If you don’t dive into the spending details, you won’t understand where the cost is coming from. Businesses often look at average numbers and make budget cuts based on that data, but this can be dangerous. Give people the tools, inspection mechanisms, and level of detail needed to understand cost per feature, cost per release, etc. This, in turn, can naturally result in more informed decision-making.

Another critical component is employing the right support. Bring in individuals with strong financial discipline and a deep understanding of technology who can put guardrails in place to keep total cloud spend under control. Employing someone like this can empower teams to build quickly while remaining cost-efficient.
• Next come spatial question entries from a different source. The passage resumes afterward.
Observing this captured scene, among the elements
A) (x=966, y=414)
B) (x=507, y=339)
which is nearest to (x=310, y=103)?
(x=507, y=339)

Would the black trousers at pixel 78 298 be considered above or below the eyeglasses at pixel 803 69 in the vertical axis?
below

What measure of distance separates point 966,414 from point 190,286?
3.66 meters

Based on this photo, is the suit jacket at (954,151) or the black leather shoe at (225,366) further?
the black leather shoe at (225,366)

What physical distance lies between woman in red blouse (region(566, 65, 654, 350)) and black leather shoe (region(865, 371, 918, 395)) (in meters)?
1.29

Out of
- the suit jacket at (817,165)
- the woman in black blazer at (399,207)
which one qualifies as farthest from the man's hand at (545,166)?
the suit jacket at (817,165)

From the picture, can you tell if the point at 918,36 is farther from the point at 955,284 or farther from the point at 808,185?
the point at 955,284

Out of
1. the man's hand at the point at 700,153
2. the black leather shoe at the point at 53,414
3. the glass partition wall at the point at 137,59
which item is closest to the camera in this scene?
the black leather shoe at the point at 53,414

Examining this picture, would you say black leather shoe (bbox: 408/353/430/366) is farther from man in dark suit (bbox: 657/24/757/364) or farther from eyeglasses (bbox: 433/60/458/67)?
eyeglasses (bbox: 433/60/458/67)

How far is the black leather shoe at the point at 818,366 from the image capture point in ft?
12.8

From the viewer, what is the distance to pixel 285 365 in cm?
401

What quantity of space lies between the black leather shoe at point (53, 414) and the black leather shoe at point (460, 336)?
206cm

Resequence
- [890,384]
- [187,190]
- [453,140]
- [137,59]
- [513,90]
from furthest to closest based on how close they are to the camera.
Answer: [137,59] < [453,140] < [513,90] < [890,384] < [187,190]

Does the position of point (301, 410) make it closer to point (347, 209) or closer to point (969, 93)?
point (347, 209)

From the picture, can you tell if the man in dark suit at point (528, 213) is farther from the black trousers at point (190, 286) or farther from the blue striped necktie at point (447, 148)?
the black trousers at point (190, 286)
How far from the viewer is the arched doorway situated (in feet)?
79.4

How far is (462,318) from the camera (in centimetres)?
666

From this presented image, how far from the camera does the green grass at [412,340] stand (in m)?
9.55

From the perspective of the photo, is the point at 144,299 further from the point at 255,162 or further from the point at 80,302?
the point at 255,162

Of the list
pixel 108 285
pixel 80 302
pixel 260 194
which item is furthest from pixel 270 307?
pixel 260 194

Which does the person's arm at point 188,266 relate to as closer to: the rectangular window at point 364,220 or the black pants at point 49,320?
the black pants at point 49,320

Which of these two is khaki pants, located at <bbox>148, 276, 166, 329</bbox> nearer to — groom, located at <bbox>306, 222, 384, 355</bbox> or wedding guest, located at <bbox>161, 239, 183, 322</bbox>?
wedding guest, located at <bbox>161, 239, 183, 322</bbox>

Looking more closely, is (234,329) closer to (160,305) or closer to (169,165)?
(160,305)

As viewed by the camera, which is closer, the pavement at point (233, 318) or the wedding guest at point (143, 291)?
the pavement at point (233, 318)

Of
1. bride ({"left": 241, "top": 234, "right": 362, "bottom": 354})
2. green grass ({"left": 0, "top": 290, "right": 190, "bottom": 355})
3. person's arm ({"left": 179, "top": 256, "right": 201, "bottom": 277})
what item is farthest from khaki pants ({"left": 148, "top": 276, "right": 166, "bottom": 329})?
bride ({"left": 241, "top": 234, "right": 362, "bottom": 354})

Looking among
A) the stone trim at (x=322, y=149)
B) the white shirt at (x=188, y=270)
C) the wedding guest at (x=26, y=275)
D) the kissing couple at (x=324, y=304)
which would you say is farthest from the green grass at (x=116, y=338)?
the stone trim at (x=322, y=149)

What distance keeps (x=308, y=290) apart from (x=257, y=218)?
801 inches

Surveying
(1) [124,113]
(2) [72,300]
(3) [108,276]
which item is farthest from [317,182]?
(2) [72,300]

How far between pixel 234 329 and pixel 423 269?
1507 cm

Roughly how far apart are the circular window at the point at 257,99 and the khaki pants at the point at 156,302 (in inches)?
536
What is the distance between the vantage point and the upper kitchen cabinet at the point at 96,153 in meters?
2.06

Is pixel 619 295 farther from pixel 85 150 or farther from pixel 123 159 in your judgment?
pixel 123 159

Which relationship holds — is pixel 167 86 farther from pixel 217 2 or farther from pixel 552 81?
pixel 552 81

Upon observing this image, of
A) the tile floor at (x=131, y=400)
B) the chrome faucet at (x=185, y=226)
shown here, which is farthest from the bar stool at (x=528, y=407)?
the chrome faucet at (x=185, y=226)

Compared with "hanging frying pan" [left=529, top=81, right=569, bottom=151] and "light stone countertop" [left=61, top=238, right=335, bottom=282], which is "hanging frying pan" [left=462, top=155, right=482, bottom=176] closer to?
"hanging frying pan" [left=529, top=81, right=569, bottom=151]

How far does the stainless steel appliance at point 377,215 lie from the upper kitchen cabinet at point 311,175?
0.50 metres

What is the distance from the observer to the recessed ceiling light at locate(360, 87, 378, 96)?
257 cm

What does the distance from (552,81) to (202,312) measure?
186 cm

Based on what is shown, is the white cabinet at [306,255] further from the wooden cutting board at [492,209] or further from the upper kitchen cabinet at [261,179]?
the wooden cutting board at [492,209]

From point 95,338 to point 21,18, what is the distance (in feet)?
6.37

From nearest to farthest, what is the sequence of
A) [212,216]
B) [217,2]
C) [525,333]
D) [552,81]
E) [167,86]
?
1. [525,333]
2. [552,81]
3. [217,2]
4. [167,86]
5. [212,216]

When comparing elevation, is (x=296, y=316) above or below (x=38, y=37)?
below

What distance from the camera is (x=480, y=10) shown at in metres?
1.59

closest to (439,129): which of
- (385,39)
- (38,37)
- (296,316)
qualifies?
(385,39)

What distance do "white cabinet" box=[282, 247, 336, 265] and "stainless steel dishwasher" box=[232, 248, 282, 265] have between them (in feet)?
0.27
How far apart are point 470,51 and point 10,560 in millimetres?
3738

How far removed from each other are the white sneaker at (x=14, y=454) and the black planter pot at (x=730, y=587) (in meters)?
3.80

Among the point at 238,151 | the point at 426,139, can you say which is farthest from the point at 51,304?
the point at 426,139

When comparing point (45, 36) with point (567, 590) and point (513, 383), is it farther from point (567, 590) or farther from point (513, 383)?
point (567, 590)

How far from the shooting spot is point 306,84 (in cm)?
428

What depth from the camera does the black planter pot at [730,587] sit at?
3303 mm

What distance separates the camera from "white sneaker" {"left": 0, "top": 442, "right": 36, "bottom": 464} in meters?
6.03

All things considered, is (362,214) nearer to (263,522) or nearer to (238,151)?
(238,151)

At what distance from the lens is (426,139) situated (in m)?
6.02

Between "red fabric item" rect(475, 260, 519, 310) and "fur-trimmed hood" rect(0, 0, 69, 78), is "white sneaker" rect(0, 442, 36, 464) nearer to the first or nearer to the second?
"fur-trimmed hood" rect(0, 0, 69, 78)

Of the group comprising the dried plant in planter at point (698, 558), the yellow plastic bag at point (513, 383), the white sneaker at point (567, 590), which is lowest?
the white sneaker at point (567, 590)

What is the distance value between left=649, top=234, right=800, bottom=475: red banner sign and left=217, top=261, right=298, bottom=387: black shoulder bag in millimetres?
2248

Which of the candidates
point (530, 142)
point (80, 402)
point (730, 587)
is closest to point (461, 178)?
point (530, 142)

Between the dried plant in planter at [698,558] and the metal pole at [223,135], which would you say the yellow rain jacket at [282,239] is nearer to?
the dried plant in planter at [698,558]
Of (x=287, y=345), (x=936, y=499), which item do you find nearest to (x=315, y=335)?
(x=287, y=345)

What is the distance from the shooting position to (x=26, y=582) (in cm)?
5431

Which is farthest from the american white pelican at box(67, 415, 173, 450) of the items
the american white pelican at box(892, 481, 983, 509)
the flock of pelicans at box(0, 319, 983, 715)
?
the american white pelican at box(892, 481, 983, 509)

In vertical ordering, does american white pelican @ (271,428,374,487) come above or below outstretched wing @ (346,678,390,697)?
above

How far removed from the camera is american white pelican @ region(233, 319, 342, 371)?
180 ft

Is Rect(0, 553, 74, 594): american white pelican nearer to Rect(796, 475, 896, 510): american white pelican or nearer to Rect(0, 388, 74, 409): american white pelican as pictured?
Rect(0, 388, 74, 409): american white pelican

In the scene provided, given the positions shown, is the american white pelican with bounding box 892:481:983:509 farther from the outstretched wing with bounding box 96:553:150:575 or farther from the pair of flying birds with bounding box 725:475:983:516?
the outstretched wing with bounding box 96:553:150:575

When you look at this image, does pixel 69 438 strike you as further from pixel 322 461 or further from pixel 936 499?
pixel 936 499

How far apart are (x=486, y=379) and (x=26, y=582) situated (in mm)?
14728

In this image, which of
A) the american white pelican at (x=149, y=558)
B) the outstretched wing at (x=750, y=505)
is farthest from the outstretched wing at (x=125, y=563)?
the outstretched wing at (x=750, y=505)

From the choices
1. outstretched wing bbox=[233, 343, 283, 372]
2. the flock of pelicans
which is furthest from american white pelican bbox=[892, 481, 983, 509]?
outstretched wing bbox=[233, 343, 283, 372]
More Visibility Equals Improved Speed And Profitability

Many companies in the tech sector found themselves in a state of hypergrowth over the past few years. For these companies, cost didn’t matter. They focused on building features customers wanted as quickly as possible, regardless of the overhead. Now, with a shift in the economy, many of those companies are having to reel things in and are being pressured to cut back, making cloud costs an obvious target.

Once you start delving into cloud spend, it’s easy to devote too much time to investigating discrepancies, understanding where the spend is happening, and identifying ways to reduce it. In turn, these efforts take away from critical activities like product development. So, while it’s possible to address cloud overspend retroactively, it’s far more efficient to breed cost consciousness into discipline and culture as early as possible and get out ahead of the problem.

Many companies see the issue of cloud cost as something that rests entirely in the hands of engineers. In turn, this can lead to the belief that cloud cost is an engineering “problem” and, therefore, an engineering cost. This isn’t the case. Every business, product, and finance team should take ownership of those costs in partnership with engineering. Instead of solely focusing on features, customers, and revenue, there should be a balanced investment into fundamentals like cloud costs, security, and/or platform thinking that provides leverage over time.

While these elements are undoubtedly universal focus points, spending should be too. When the entire organization is aware of these costs, you allow your team to make smarter investment decisions with better long-term results. Cloud cost is everybody’s problem. The sooner you recognize the need to assign cost ownership to all parts of the organization, the better prepared your company can be to tackle and optimize what lies ahead.